# Choco-Boy



## stellar_gal (Jul 18, 2007)

I just had to show a few of these.  My son turned 1 today and had a sloppy great time at his party this weekend. 

I had to use the dreaded on-camera flash (Ugh) and they are unedited.  Please enjoy!  

**Sorry- I thought these were smaller- but are a little big!

The Smash Cake (Before)


























...and that was the end result- all over him and some on me too!  He just kept smashing and smashing it.  He's now in rehab for a chocolate addiction!


----------



## hudsonp (Jul 19, 2007)

love the birthday shots like that, so cute!


----------



## Robo (Aug 2, 2007)

Awwww, what a cutie.


----------



## Andy Campbell (Aug 2, 2007)

I guess there isn't any cake left for me?

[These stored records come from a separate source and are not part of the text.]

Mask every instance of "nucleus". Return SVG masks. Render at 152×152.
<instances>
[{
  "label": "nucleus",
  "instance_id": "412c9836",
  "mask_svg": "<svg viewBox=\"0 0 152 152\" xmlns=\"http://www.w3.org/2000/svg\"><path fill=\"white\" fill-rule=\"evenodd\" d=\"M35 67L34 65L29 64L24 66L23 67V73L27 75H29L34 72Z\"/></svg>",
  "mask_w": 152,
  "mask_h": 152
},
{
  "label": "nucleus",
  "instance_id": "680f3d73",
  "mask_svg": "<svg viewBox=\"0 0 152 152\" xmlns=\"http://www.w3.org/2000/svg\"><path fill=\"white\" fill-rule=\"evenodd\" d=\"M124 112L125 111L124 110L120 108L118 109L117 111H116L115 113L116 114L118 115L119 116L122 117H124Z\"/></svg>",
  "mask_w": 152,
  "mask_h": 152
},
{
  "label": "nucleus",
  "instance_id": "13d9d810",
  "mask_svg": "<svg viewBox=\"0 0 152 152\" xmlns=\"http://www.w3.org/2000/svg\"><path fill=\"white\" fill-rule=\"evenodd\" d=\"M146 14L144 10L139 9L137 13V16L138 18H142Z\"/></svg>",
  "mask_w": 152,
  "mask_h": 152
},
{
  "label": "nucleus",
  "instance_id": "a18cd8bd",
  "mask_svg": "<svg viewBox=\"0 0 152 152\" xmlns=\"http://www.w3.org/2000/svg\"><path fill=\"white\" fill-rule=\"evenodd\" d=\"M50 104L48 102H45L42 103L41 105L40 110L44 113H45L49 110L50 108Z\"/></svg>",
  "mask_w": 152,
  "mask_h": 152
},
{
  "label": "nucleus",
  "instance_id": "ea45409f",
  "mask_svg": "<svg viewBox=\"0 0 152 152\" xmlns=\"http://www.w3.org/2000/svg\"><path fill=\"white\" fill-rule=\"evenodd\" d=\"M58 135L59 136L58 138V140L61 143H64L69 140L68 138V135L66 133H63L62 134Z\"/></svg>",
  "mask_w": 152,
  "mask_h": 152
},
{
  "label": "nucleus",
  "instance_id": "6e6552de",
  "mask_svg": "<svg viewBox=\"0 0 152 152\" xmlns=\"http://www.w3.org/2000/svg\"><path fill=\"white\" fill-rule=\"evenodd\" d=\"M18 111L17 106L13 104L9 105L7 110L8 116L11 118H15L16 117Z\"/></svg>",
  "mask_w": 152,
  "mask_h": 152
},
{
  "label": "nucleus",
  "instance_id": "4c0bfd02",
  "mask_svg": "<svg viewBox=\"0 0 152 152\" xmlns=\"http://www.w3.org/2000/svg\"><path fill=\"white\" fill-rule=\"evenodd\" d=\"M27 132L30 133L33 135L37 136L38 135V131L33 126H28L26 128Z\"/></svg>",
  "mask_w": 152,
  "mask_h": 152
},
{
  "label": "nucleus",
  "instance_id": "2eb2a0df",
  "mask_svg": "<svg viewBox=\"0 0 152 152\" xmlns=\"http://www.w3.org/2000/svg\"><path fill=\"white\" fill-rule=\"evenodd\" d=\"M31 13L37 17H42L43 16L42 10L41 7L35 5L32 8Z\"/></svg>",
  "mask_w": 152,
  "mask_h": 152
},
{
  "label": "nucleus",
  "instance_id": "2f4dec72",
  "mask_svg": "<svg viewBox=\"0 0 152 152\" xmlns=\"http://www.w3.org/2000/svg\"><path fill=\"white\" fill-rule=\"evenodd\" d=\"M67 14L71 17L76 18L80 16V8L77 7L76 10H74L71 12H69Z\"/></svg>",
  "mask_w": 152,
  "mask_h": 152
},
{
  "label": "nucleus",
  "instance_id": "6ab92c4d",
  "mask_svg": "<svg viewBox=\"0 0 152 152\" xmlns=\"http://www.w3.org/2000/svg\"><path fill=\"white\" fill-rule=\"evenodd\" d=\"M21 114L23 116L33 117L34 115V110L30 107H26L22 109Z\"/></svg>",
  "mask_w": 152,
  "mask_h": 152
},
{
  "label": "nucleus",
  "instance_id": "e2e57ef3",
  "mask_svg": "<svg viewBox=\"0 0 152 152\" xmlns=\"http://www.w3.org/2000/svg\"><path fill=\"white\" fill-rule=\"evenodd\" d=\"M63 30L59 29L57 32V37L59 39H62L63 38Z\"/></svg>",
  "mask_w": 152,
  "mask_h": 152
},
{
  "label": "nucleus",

Lovely shots though, kids and chocolate/cakes always end in disaster but its fun, until you have to clean it all up!


----------



## JenR (Aug 2, 2007)

What a cutie!  I am always a sucker for the little-ones-with-cake-face type shots.


----------



## Tangerini (Aug 2, 2007)

Aw so cute! Happy birthday to your little one!


----------



## ShaCow (Aug 5, 2007)

haha looks like he had fun


----------